◆ WRITTEN REQUEST
Give back each entry unchanged, minus pictures.

--- GIVEN DATA ---

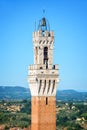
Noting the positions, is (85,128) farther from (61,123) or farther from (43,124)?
(43,124)

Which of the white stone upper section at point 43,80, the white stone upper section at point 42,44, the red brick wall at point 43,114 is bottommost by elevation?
the red brick wall at point 43,114

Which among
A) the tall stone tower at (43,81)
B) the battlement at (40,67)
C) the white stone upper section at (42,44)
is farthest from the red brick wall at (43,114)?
the white stone upper section at (42,44)

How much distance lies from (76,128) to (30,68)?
200 feet

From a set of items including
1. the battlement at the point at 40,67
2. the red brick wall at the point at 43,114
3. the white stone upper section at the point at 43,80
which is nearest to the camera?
the red brick wall at the point at 43,114

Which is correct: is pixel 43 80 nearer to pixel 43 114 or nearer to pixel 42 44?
pixel 43 114

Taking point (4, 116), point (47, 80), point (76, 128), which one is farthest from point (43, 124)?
point (4, 116)

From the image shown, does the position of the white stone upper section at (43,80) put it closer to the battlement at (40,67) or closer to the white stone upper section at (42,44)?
the battlement at (40,67)

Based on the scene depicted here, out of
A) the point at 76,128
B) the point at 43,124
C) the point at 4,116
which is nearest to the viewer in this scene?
the point at 43,124

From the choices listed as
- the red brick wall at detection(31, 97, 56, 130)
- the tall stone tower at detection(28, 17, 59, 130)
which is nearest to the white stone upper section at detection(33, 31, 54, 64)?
the tall stone tower at detection(28, 17, 59, 130)

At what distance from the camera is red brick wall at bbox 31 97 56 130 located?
120 feet

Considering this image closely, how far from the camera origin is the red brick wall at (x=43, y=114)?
120 feet

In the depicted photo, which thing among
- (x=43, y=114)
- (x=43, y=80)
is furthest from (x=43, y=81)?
(x=43, y=114)

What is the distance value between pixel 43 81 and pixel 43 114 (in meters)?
2.42

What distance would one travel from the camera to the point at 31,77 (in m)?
37.2
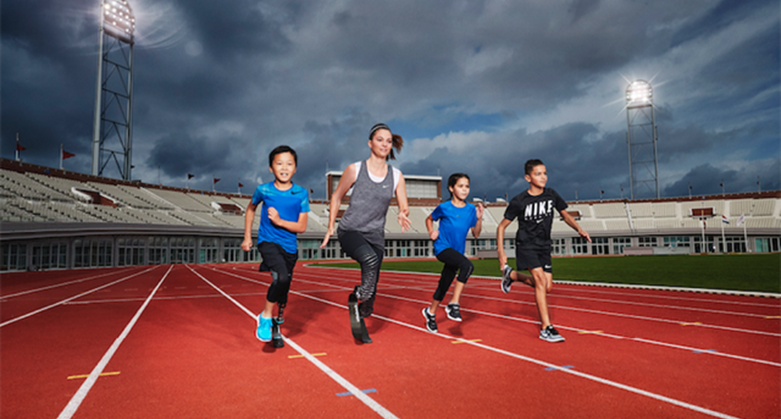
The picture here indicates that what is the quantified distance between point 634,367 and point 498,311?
407 centimetres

---

◆ SOLUTION TO THIS EXERCISE
Noting the positions, is (85,128) farther from (61,123) or farther from (43,124)?
(43,124)

Which of the white stone upper section at point 43,80, the white stone upper section at point 42,44, the red brick wall at point 43,114 is bottommost by elevation?
the red brick wall at point 43,114

Which among
A) the tall stone tower at (43,81)
B) the battlement at (40,67)
C) the white stone upper section at (42,44)
is farthest from the red brick wall at (43,114)?
the white stone upper section at (42,44)

How much distance lies from (76,128) to (30,68)?
200 feet

From a set of items including
1. the battlement at the point at 40,67
2. the red brick wall at the point at 43,114
3. the white stone upper section at the point at 43,80
which is nearest to the camera?
the red brick wall at the point at 43,114

Which is correct: is pixel 43 80 nearer to pixel 43 114 or nearer to pixel 42 44?
pixel 43 114

Taking point (4, 116), point (47, 80), point (76, 128), which one is farthest from point (43, 124)?
point (4, 116)

From the image shown, does the position of the white stone upper section at (43,80) put it closer to the battlement at (40,67) or closer to the white stone upper section at (42,44)?
the battlement at (40,67)

Based on the scene depicted here, out of
A) the point at 76,128
B) the point at 43,124
C) the point at 4,116
which is nearest to the viewer in this scene?
the point at 43,124

From the choices listed as
- the red brick wall at detection(31, 97, 56, 130)
- the tall stone tower at detection(28, 17, 59, 130)
which is nearest to the white stone upper section at detection(33, 31, 54, 64)?
the tall stone tower at detection(28, 17, 59, 130)

At what distance from the camera is red brick wall at bbox 31 97 56 130 located?
120 feet

Considering this image closely, how far from the camera origin is the red brick wall at (x=43, y=114)?
120 feet

In the depicted photo, which thing among
- (x=43, y=114)
- (x=43, y=80)
is furthest from (x=43, y=81)?
(x=43, y=114)

What is the distance value between pixel 43 81 and pixel 43 114 (in meters)?
2.42

What distance would one travel from the camera to the point at 31,77 (in m)?
37.2
The picture here indicates that what is the quantified distance between point 634,367 and point 498,311?
407 centimetres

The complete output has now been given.